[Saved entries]
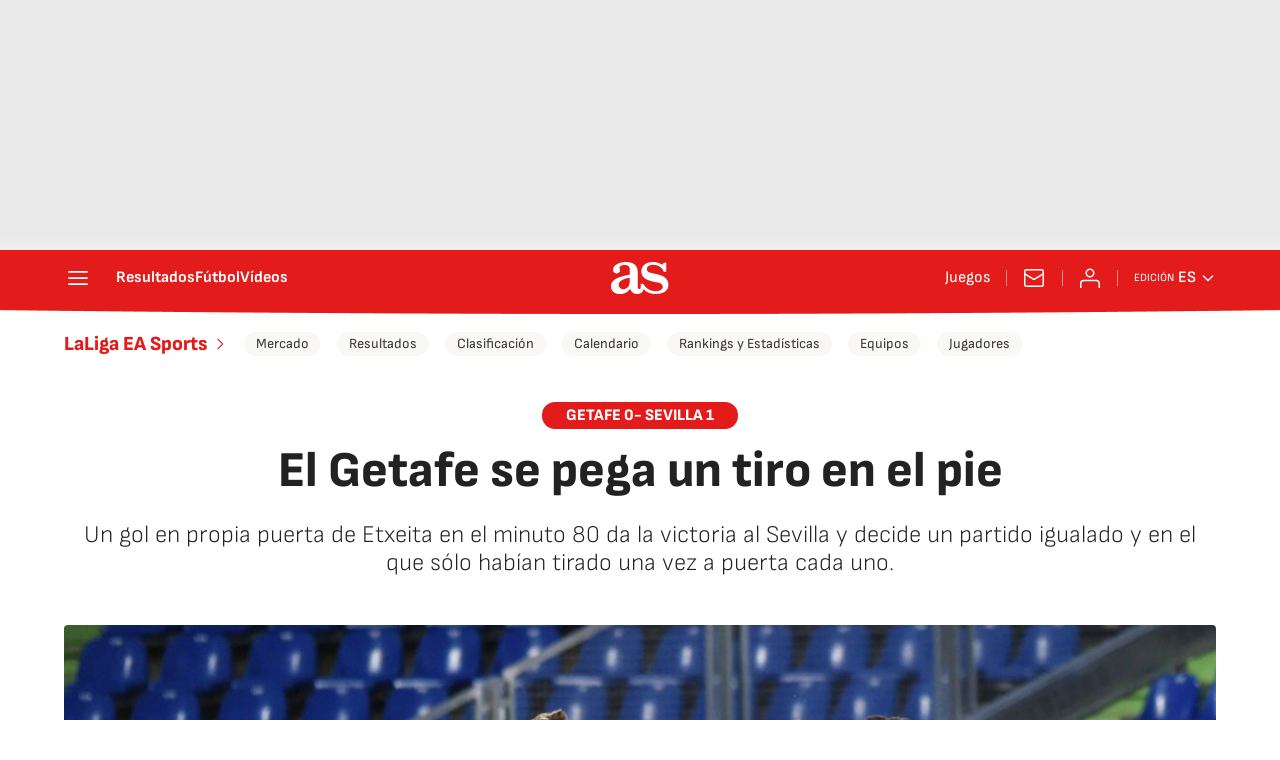

--- FILE ---
content_type: application/x-javascript;charset=utf-8
request_url: https://smetrics.as.com/id?d_visid_ver=5.4.0&d_fieldgroup=A&mcorgid=2387401053DB208C0A490D4C%40AdobeOrg&mid=92201536615180467947458596215830073954&ts=1769074510321
body_size: -37
content:
{"mid":"92201536615180467947458596215830073954"}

### Work item
This task calls for an exact copy of the data above, without pictures.

### Response for this exercise
--- FILE ---
content_type: application/x-javascript;charset=utf-8
request_url: https://smetrics.as.com/id?d_visid_ver=5.4.0&d_fieldgroup=A&mcorgid=2387401053DB208C0A490D4C%40AdobeOrg&mid=92201536615180467947458596215830073954&ts=1769074510321
body_size: -37
content:
{"mid":"92201536615180467947458596215830073954"}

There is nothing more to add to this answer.